Compilation album by George Jones, Gene Pitney, Melba Montgomery
- Released: January 1966
- Recorded: 1965 at Columbia Studio, Nashville, TN
- Genre: Country
- Label: Musicor
- Producer: Pappy Daily

George Jones chronology
| Bluegrass Hootenanny (1964) | Famous Country Duets (1965) | George Jones and Gene Pitney: For the First Time! Two Great Singers (1965) |

= Famous Country Duets =

Famous Country Duets is an album by American country music artist George Jones with Gene Pitney and Melba Montgomery of predominantly previously released performances. This album was released in January 1966 (see 1966 in country music) on the Musicor Records label.

Professional ratings
Review scores
| Source | Rating |
| AllMusic | Star |

==Background==
Jones's producer H.W. "Pappy" Daily had been mentoring the singer's career since the late fifties and, as Jones star begin to rise through the early 1960s, pushing his career through an ever increasing number of lucrative record deals. This was Jones's first album with the Musicor label after leaving United Artists in 1965. As Bob Allen points out in his book George Jones: The Life and Times of a Honky Tonk Legend, "During the next six years, with Musicor, George recorded more than over 280 songs - most of which were done in rushed, sloppily produced sessions - and help to establish for himself a somewhat unwelcome reputation as one of country music's most overrecorded artists." Jones work with Musicor would also be increasingly characterized by the Nashville Sound that became prominent on country radio throughout the rest of the decade.

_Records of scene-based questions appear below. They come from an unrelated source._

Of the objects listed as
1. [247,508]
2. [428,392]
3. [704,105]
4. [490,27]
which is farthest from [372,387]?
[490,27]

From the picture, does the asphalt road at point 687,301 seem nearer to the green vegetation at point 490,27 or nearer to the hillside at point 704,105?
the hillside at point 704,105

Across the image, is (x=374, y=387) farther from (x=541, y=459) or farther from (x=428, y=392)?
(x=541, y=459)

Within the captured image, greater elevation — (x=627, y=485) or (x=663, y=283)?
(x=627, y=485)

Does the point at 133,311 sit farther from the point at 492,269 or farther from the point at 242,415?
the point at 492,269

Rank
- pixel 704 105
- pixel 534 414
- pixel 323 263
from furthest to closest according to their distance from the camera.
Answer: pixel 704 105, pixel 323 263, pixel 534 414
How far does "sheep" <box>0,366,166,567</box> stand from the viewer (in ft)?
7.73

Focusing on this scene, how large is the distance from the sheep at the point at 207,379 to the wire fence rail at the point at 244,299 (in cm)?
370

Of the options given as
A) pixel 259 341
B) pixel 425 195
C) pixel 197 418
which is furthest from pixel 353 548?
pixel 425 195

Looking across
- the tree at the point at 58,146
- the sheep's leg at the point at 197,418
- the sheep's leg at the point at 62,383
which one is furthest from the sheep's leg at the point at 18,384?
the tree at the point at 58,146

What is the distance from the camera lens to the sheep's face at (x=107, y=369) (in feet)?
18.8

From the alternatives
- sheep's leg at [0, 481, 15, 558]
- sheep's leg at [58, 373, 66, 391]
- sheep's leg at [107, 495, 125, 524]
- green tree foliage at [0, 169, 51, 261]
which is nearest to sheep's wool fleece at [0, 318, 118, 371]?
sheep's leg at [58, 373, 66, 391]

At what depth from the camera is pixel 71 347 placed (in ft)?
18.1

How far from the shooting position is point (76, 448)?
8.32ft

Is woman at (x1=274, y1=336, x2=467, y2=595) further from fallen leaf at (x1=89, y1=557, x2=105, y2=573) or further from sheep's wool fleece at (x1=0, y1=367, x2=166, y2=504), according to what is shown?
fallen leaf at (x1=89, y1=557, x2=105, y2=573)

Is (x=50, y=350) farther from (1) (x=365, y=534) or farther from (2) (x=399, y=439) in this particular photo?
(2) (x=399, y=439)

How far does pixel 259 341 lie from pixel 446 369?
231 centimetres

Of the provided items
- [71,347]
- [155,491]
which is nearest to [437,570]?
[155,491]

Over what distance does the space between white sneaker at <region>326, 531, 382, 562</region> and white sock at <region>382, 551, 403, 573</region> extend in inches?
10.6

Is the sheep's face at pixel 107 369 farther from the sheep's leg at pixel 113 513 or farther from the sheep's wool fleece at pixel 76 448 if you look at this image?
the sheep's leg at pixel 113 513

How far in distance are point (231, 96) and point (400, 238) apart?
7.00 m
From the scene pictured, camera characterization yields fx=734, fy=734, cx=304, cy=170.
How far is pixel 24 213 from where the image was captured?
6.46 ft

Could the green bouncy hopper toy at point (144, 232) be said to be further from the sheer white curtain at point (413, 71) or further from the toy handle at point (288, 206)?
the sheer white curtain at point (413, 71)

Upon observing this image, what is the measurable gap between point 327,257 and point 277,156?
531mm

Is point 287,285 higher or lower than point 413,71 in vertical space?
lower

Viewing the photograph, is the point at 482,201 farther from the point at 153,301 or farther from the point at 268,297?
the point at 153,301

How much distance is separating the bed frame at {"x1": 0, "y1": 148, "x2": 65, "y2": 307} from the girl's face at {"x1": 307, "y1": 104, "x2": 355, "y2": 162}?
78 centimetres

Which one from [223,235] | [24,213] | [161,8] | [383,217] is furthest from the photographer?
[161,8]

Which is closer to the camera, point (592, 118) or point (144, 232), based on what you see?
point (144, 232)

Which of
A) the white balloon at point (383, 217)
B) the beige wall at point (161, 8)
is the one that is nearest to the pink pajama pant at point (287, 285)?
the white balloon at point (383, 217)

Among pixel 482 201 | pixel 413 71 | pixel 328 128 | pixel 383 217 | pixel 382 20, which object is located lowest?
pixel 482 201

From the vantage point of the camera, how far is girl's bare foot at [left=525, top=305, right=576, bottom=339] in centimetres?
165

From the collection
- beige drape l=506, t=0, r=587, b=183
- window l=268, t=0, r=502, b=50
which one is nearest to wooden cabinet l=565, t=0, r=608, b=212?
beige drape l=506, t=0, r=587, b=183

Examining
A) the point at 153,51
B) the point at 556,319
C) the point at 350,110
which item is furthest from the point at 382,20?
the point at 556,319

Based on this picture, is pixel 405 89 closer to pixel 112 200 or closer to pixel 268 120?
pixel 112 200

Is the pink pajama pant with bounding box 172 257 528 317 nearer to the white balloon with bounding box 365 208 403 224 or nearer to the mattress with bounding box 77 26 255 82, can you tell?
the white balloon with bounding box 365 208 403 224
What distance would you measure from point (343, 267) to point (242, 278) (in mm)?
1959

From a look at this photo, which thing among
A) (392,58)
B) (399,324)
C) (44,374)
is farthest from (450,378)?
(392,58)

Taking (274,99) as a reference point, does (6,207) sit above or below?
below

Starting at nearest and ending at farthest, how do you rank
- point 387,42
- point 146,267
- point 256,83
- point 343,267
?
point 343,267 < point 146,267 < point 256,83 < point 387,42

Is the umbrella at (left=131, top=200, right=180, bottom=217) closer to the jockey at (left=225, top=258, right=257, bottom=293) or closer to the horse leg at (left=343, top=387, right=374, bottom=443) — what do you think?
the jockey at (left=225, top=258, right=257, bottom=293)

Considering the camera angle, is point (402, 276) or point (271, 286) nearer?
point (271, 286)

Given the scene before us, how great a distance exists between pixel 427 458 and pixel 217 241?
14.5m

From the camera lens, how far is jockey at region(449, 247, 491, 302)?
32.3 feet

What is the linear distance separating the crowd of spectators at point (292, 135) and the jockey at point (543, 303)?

Jones had recorded two duet albums with Montgomery on United Artists: 1963's What's In Our Hearts and 1964's Bluegrass Hootenanny. Jones would record a duet album with rock and roll singer Gene Pitney in 1965 called For the First Time! Two Great Stars - George Jones and Gene Pitney. Famous Country Duets compiles duets by the singers, although there is no single track with all three singers performing.

== Track listing ==
1. "Baby Ain't That Fine" (Dallas Frazier)
2. "If I Were" (Earl Montgomery)
3. "I've Got a New Heartache" (Wayne P. Walker, Ray Price)
4. "I'm a People" (Dallas Frazier)
5. "That's All It Took" (George Jones. Darrell Edwards, Charlotte Grier)
6. "Simply Divine" (Melba Montgomery)
7. "Feudin' and Fightin'" (Larry Brittain)
8. "King and Queen" (Earl Montgomery)
9. "My Shoes Keep Walking Back to You" (Bob Wills, Lee Ross)
10. "I'm Looking for the Man" (Melba Montgomery, Earl Montgomery)
11. "Your Old Standby" (Jim Eanes, Wayne Perry)
12. "Being Together" (Melba Montgomery, Earl Montgomery)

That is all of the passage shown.